The turn toward a paradigm of great power struggle is entwined with an elite-led public relations crusade against “disinformation,” “foreign propaganda,” “fake news,” and even “hate speech,” serving to manufacture consent for escalating censorship of online political expression. COVID-19, like various other major social events before it, has been exploited by political and media elites to further deepen and validate this censorship drive. To borrow a particularly evocative paragraph from the Atlantic,

In the great debate of the past two decades about freedom versus control of the network, China was largely right and the United States was largely wrong. Significant monitoring and speech control are inevitable components of a mature and flourishing internet, and governments must play a large role in these practices to ensure that the internet is compatible with a society’s norms and values.
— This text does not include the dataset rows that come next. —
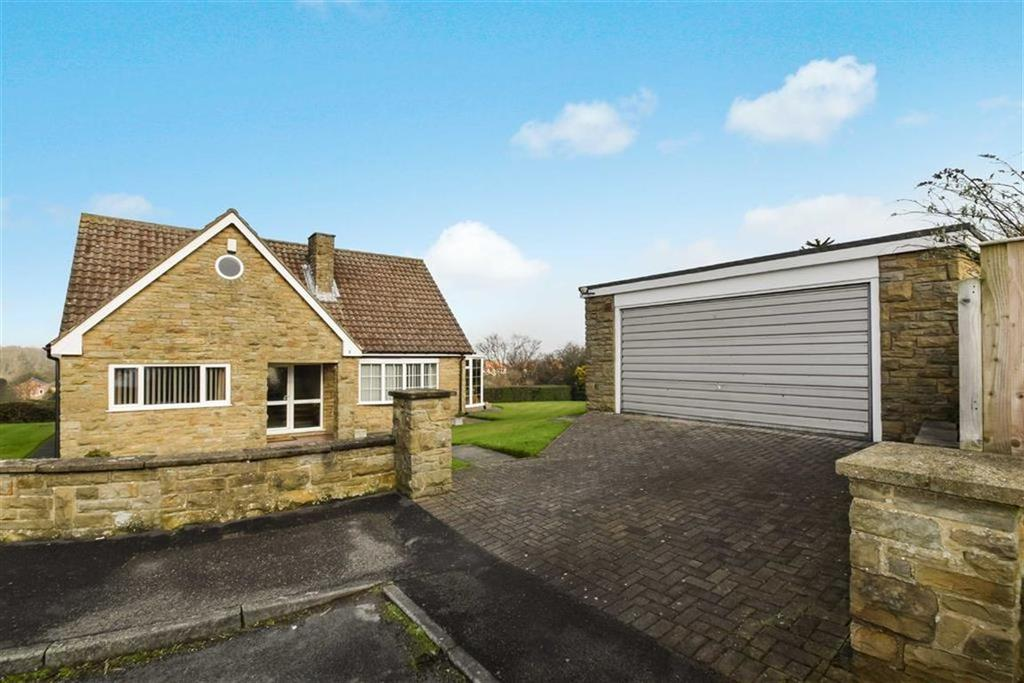 3 Bedrooms Detached Bungalow for sale in Holtby Grove, Scarborough, North Yorkshire, YO12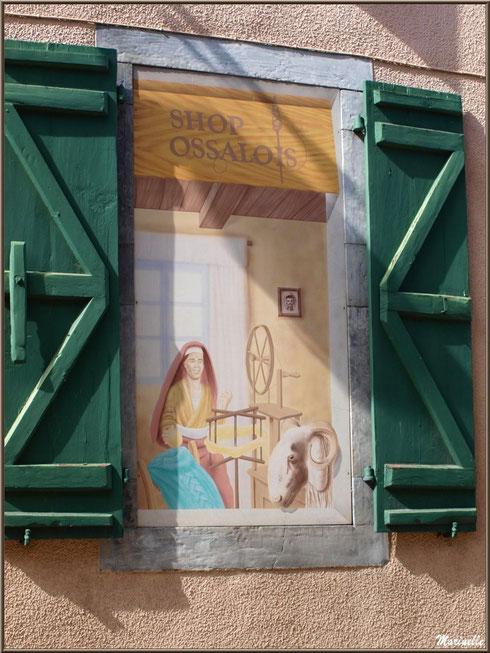 Fenêtre commerçante en trompe l'oeil, village de Laruns, Vallée d'Ossau (64)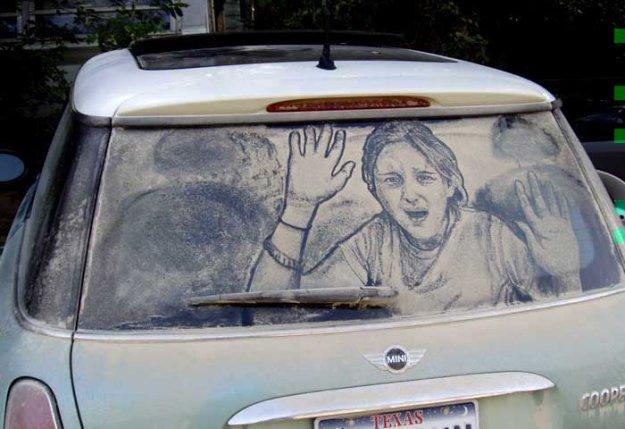 Рисунки на грязных стеклах.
But who determines what a society’s “norms and values” are? If recent experience is any guide, this duty will fall to institutions linked to western intelligence agencies, including the heavily state-connected and -funded Atlantic Council, corporate media, and the FBI. Since 2016, a privatized system of censorship — managed by social media and search firms like Google, Facebook, and Twitter — has asserted itself online, designed to circumvent constitutional protections of free expression.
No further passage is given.